Problem statement – Lines from the one containing "Facebook-Twitter: confronto impietoso" through the last line of the data are to be returned exactly, both ends included, minus any pictures.

Source records –
☆ ☆ ☆ ☆ ☆ ☆ ☆

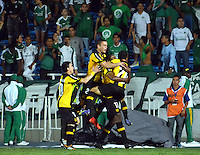 CALI -COLOMBIA-25-09-2014. Jugadores de Peñarol de Uruguay celebran un gol de Marcelo Zalayeta anotado a Deportivo Cali de Colombia durante partido por la segunda fase, llave 6, de la Copa Total Sudamericana 2014 jugado en el estadio Pascual Guerrero de la ciudad de Cali./ Players of Peñarol of Uruguay celebrate a goal from Marcelo Zalayeta scored to Deportivo Cali de Colombia during match for the second phase, key 6, of the Total Sudamericana Cup played at Pascual Guerrero stadium in Cali city.  Photo: VizzorImage/STR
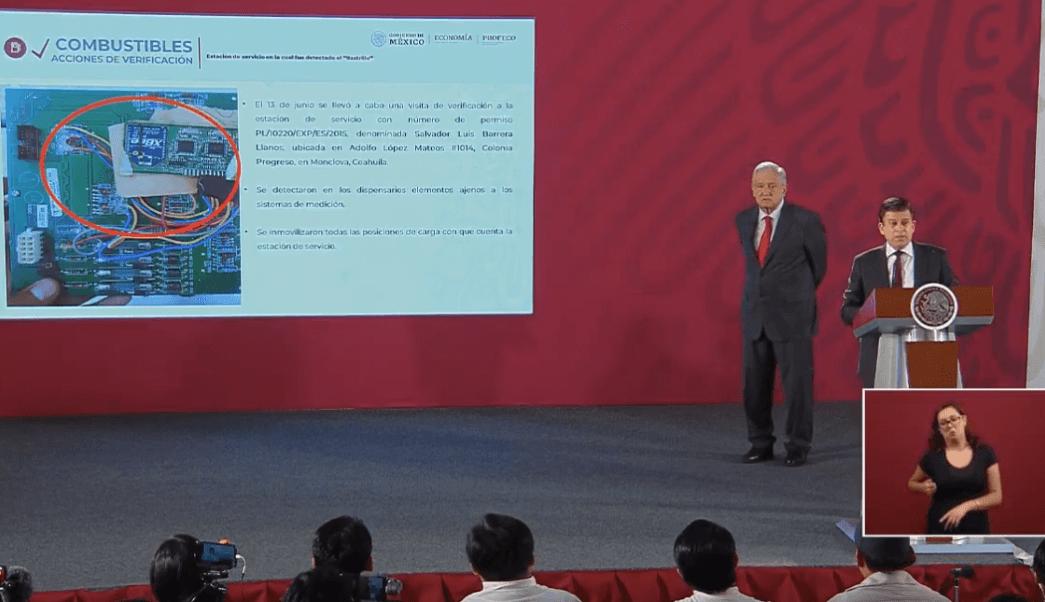Foto: Sheffield Padilla, titular de Profeco, durante conferencia de AMLO, 17 de junio de 2019, Ciudad de México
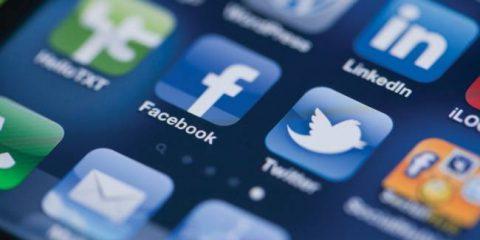 Facebook-Twitter: confronto impietoso tra i due social dopo i conti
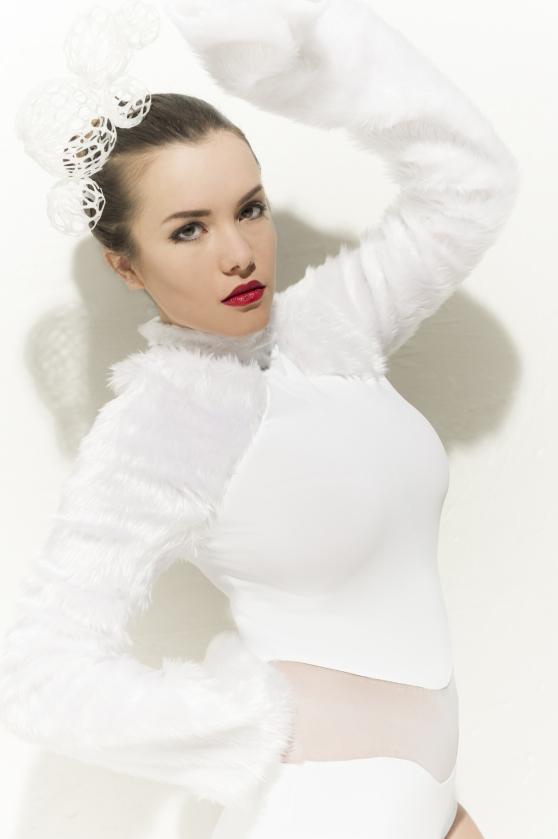 Izabelle Andersson model. Photoshoot of model Izabelle Andersson demonstrating Face Modeling.Face Modeling Photo #105275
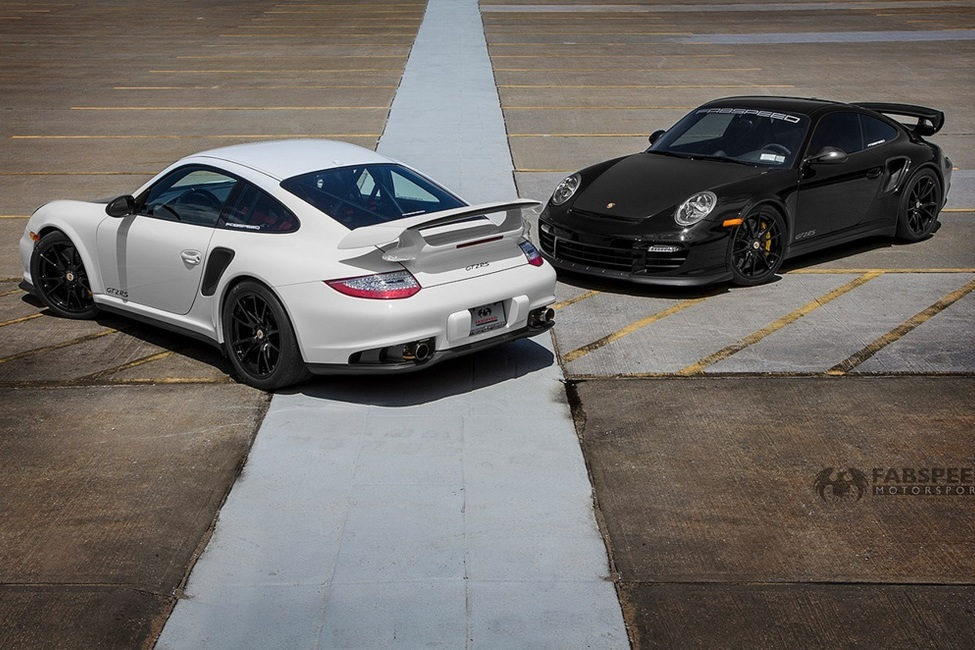 Porsche 997.2 GTRS White & Black in lot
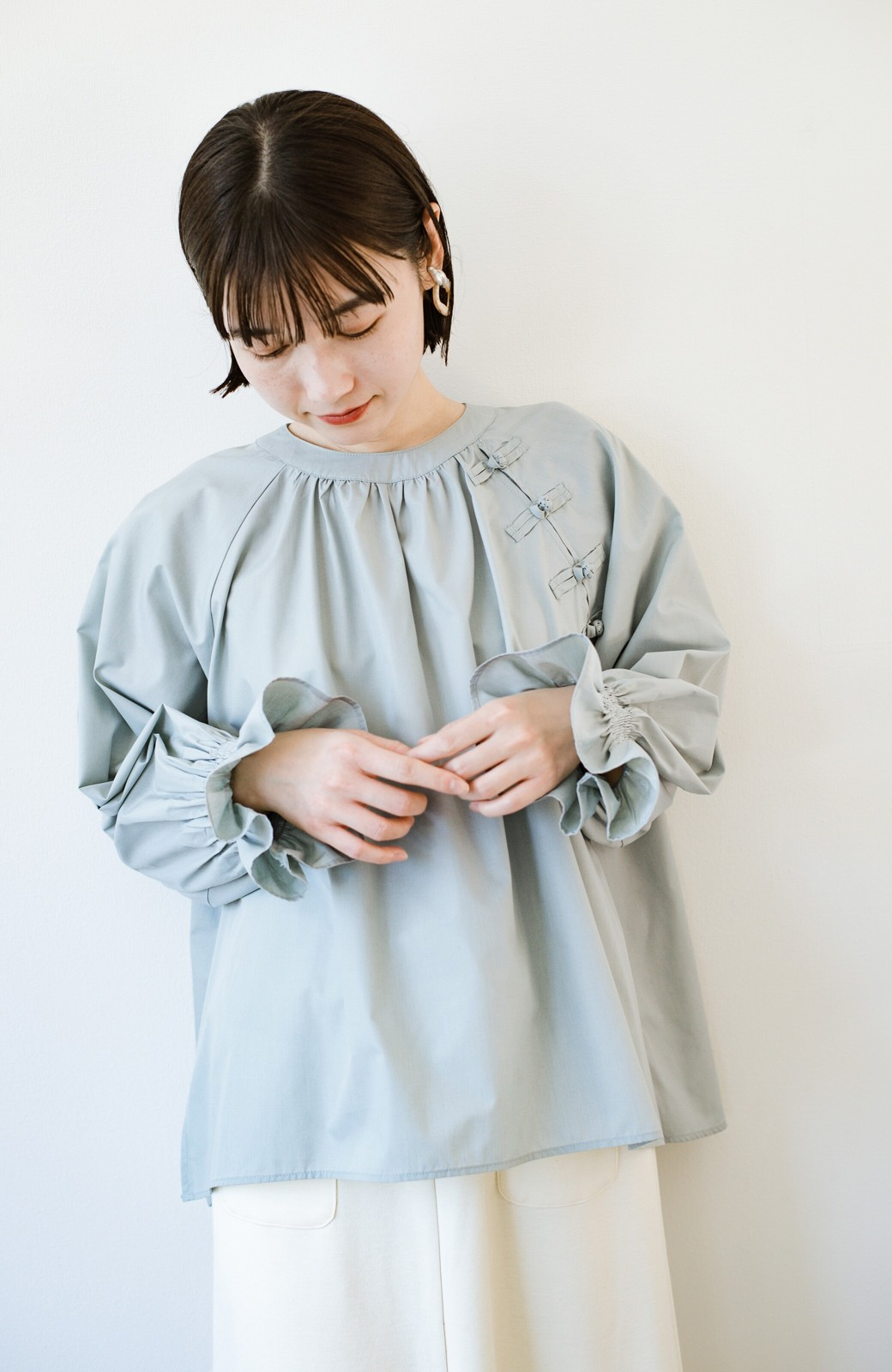 haco! パッと着るだけで新鮮&おしゃれ見え!ゆるめサイズが今っぽいチャイナボタンブラウス <ミント>の商品写真20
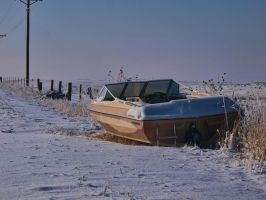 boat snow fence by fotophi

☆ ☆ ☆ ☆ ☆ ☆ ☆

Answer box –
 Facebook-Twitter: confronto impietoso tra i due social dopo i conti
 Izabelle Andersson model. Photoshoot of model Izabelle Andersson demonstrating Face Modeling.Face Modeling Photo #105275
 Porsche 997.2 GTRS White & Black in lot
 haco! パッと着るだけで新鮮&おしゃれ見え!ゆるめサイズが今っぽいチャイナボタンブラウス <ミント>の商品写真20
 boat snow fence by fotophi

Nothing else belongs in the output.